Infatti, ove anche il legislatore delegato avesse espressamente previsto una sanzione apposita, per le nullità virtuali, diversa dalla reintegra, la prospettiva non sarebbe mutata, rimanendo fermo l'insanabile vizio di eccesso di delega, attinente alla operata distinzione tra nullità testuali e virtuali, comportante una diversificazione sul piano delle relative conseguenze.

Neppure del tutto chiaro sembra il passo della motivazione ove è affermato che “Non è senza rilievo, infine, l'inedito ribaltamento della regola civilistica dell'art. 1418, primo comma, c.c., che prevede la nullità come sanzione della violazione di norme imperative e la esclude qualora si rinvenga una legge che disponga diversamente; qui la previsione «diversa» serve, all'opposto, a derogare alla nullità che consegue alla violazione di norme imperative”.

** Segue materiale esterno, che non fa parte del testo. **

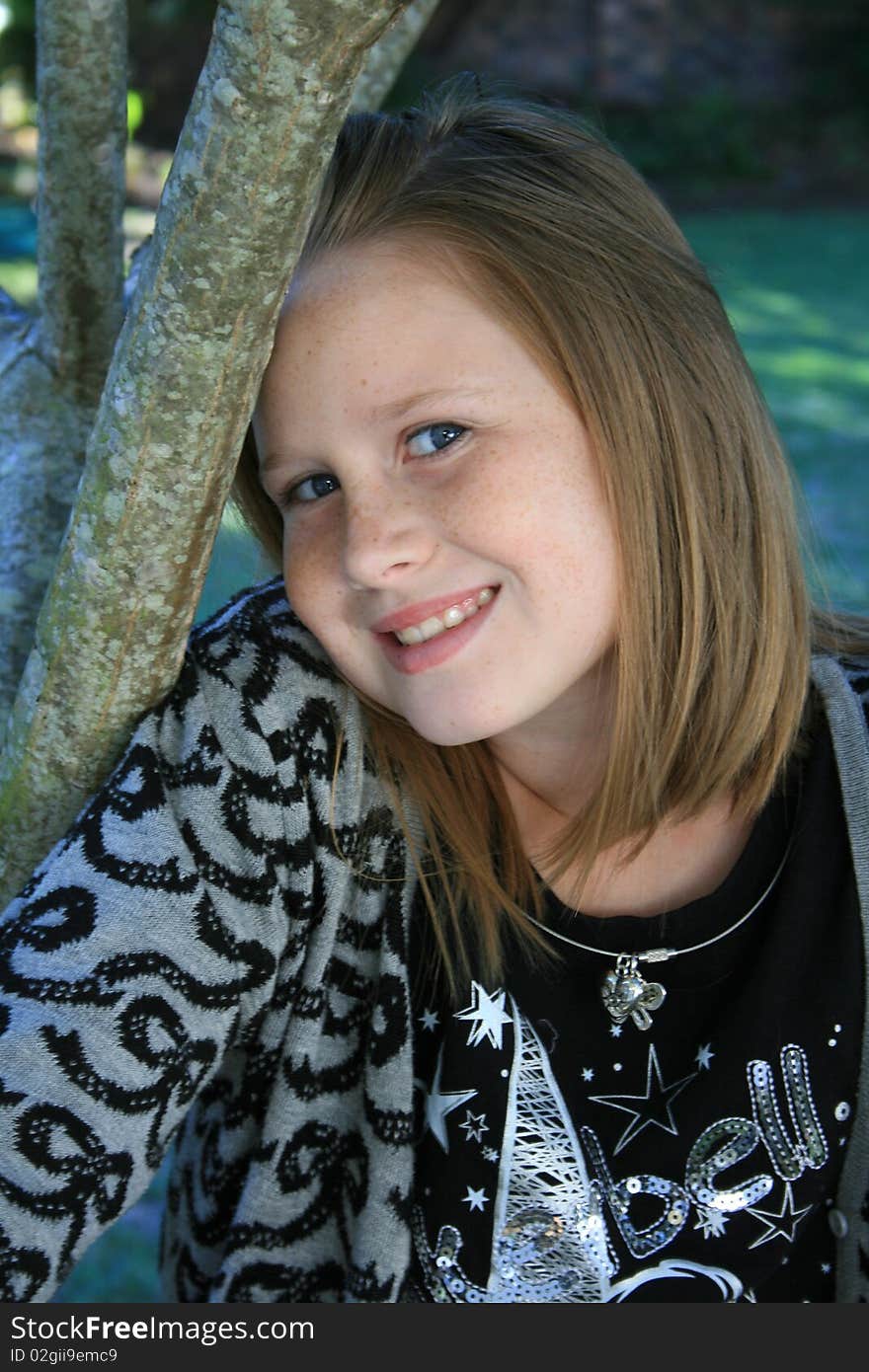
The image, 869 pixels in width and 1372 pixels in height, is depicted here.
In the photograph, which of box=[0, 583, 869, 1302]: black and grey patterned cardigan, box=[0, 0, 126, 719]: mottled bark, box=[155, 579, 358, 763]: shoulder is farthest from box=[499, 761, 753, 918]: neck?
box=[0, 0, 126, 719]: mottled bark

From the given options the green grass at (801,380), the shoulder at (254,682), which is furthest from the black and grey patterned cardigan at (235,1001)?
the green grass at (801,380)

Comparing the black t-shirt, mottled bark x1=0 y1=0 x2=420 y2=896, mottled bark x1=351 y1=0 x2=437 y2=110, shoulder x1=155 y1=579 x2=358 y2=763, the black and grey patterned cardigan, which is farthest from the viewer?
mottled bark x1=351 y1=0 x2=437 y2=110

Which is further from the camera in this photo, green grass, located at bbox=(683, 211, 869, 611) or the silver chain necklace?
green grass, located at bbox=(683, 211, 869, 611)

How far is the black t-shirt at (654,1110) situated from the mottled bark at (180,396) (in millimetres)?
525

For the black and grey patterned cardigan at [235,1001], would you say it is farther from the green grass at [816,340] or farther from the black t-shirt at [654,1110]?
the green grass at [816,340]

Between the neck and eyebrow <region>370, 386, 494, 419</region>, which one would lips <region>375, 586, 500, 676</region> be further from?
the neck

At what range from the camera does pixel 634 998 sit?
1.86m

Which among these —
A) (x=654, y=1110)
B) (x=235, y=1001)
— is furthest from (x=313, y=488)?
(x=654, y=1110)

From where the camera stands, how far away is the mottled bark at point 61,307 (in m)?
1.89

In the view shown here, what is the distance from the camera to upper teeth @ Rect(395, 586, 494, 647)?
1754mm

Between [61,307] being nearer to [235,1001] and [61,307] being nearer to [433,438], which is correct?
[433,438]

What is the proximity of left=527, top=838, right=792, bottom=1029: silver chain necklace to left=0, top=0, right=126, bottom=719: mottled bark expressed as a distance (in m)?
0.86

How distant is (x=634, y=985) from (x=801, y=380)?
26.7 feet

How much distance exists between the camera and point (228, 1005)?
1.65 metres
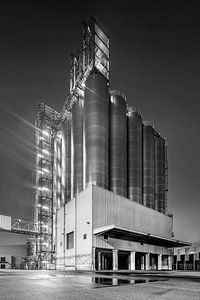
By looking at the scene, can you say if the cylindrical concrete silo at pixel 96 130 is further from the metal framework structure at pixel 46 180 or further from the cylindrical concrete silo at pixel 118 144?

Infatti, la previsione censurata non sembra derogare a detta nullità in quanto vizio (che è sempre identico a sé stesso), ma postula solo una diversità di trattamento sanzionatorio tra nullità testuali e virtuali (che è certamente un inedito nel panorama normativo, essendo al vizio di nullità ordinariamente riconnesse, in ambito civilistico, sempre le stesse conseguenze, ossia la non produttività di effetti dell'atto nullo).

Vediamo, ora, le implicazioni immediate della pronunzia.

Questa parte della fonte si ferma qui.